Prof, WILLIAMS said that the machine had run on one occasion from 9 p.m. to 6 a.m. without adjustment and that during that period it produced answers. After adjustment it ran for another two hours.

In reply to a question Dr. KILBURN said that the form of the "test" or conditional order used at Manchester was decided on because the technique they were using at the time made it specially convenient. It would be specially suitable for use in a two-beat machine.

Dr. KILBURN said that he had considered the possibility of building a multiplier which would perform multiplication in the time of a few beats. The mathematicians had, however, discouraged this and said that it would not be worth while. Dr. TURING explained that with a one address code there is so much to do between multiplications that a fast multiplier would not increase the speed sufficiently for it to be Justified. An estimate based on actual programmes indicated that multiplications formed only about 1/20th of the whole work. In some types of calculations, however, a fast multiplier, might be of greater value than this figure would suggest.

Prof. HARTREE mentioned Prof. AIKEN's estimate that 4 additions were required to each multiplication and said that other people had come to a similar conclusion. He did not know whether shifting was included in this estimate.

Mr. REY referred to the question of nomenclature and said that he thought the usual division of computers into analogue and digital machines was not satisfactory since one could imagine machines which were partly analogue and partly digital in nature. These might be called digital-analogue machines.

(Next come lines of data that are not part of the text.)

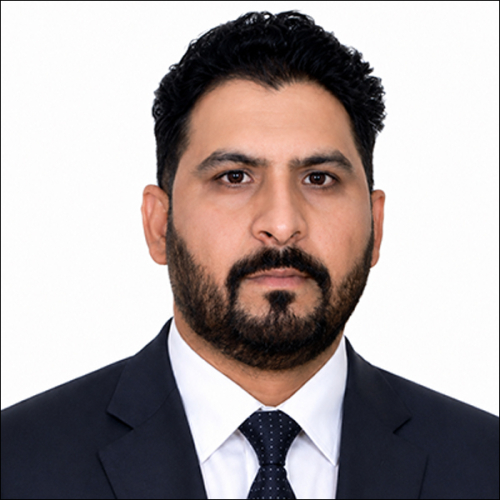 PPA MEMBER - JASWINDER SINGH 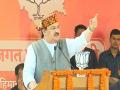 Nadda lauds developmental works of BJP govt in Himachal Pradesh - Hindi News | Nadda lauds developmental works of BJP govt in Himachal Pradesh | Latest politics News at Lokmattimes.com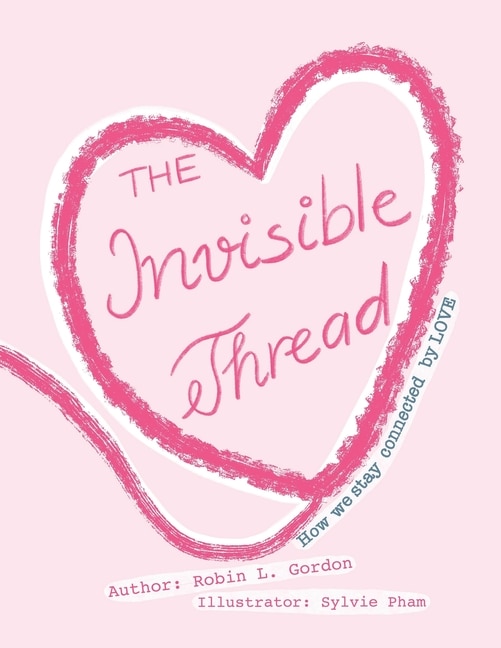 Front cover_The Invisible Thread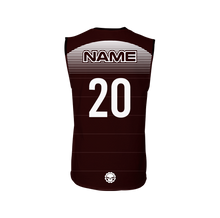 Volleyball Jersey #17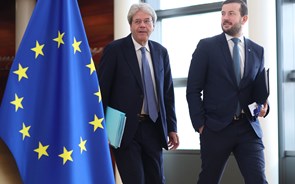Pacto de Estabilidade: Bruxelas faz “festa” com proposta de novas regras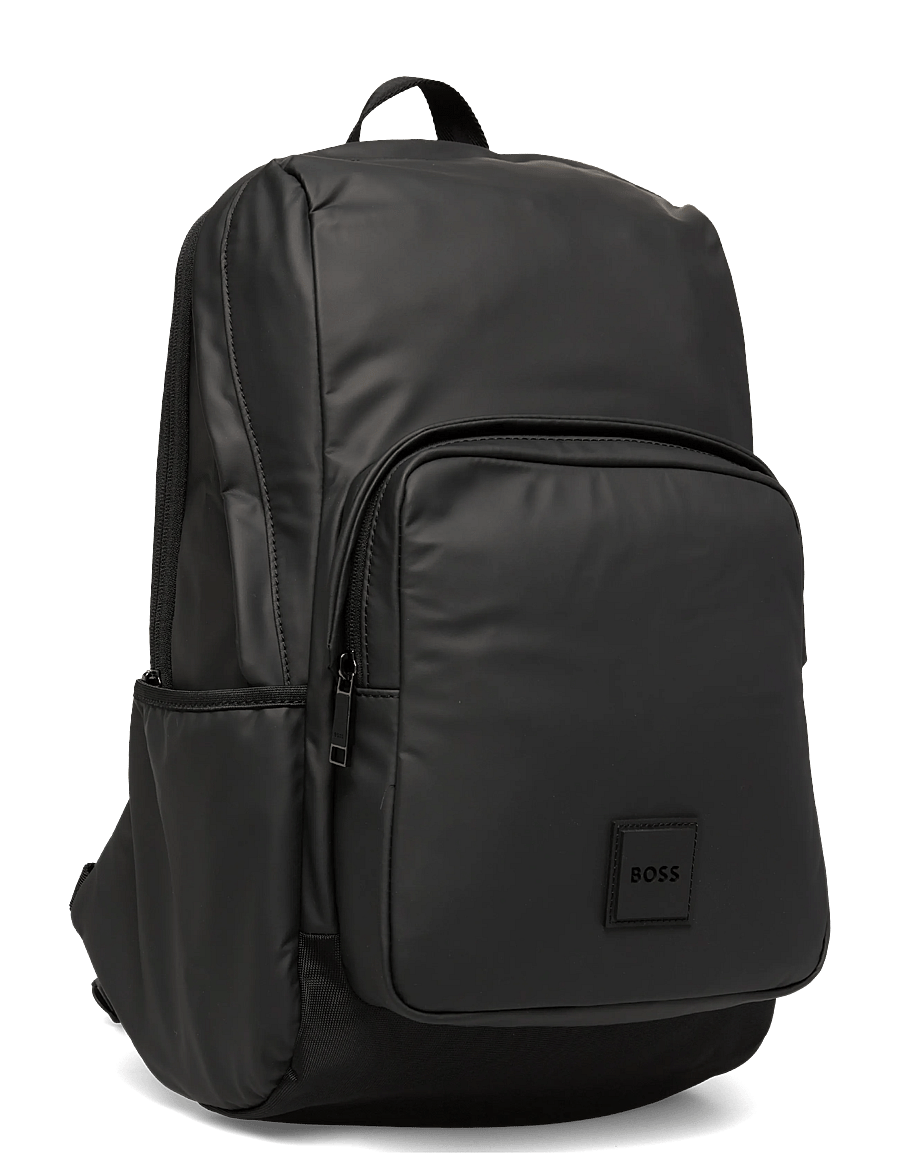BOSS - Oryo_Backpack - black - 2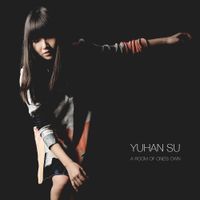 Yuhan Su - A Room of One's Own
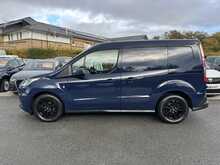 Ford Transit Connect 200 EcoBlue Limited L1 Euro 6 120ps 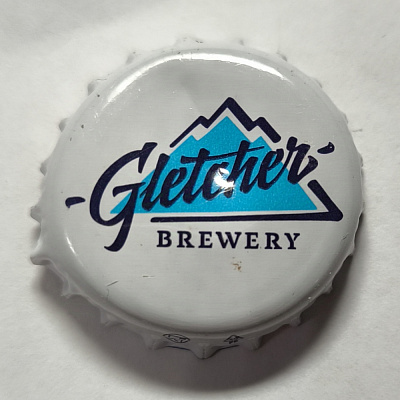 Gletcher brewery
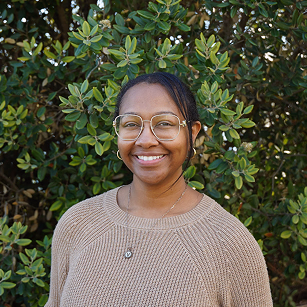 Danielle Collier - Lab Manager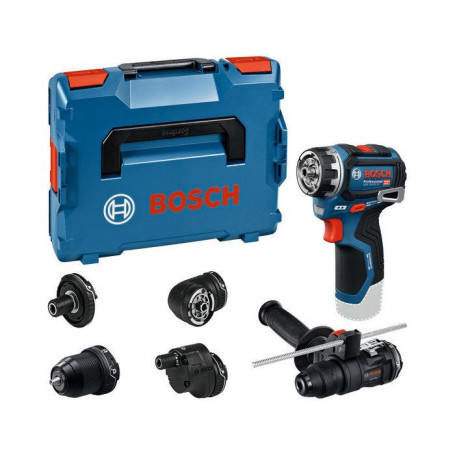 Perceuse-visseuse sans fil Bosch Professional Flexiclick GSR 12V-32 FC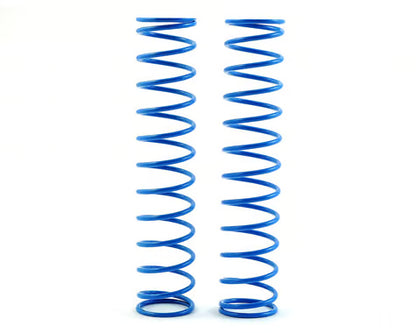 HPI Racing Part #86759 23x135x2.3mm Baja Shock Spring Set (Blue - 13 Coils) (2)
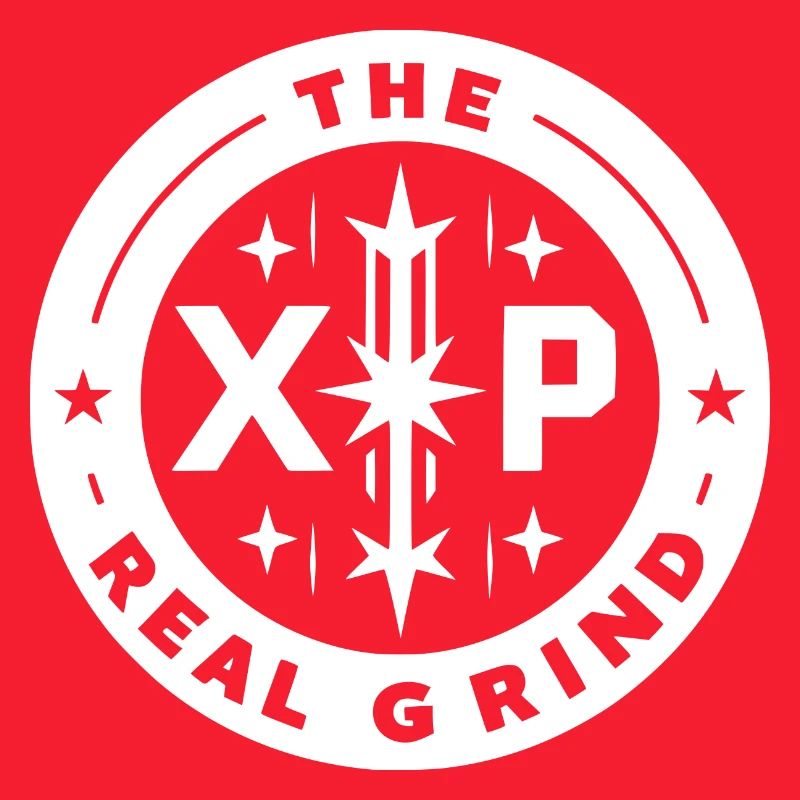 XP Der echte Grind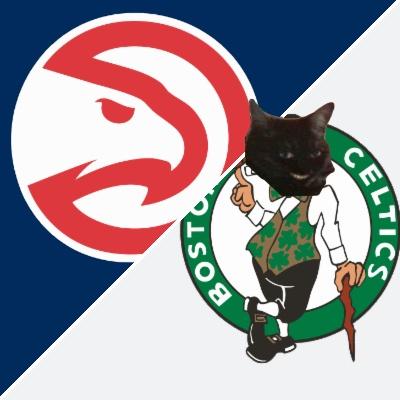 poozy7's tweet photo. A first for the poozy7 GUAAAAAAAAAAAARAAANTEEEEE with not one but two guarantees 🐾 #capelaeatvalanciunas #tatumkillkyle https://t.co/QHk6chA5cv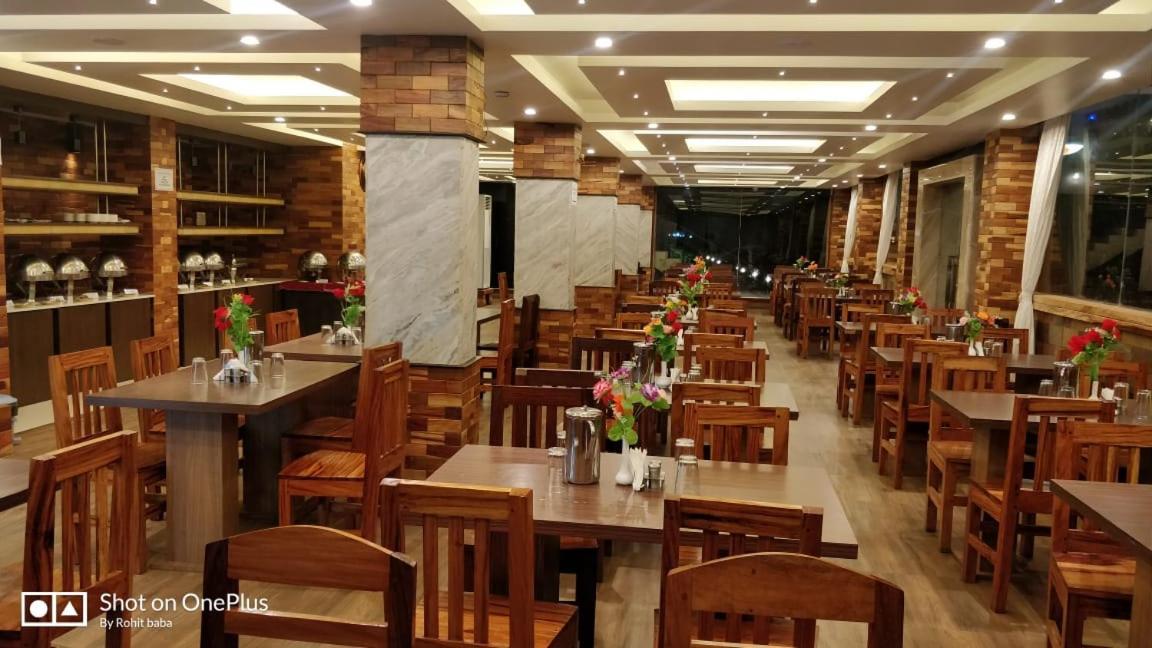 Pearl Park Beach Resort Private Limited Порт Блеър Екстериор снимка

At the last session of the conference Prof. NEWMAN expressed the thanks of everyone to Mr. WILKES for organising the conference and said that the alternation of formal papers with informal discussions had been most successful. He also expressed appreciation of the large amount of work which such a conference entailed. Mr. WILKES in thanking Prof. NEWMAN said that the credit for organising the conference must go to the staff of the Laboratory, particularly to Mr. MUTCH and Mr. FARMER.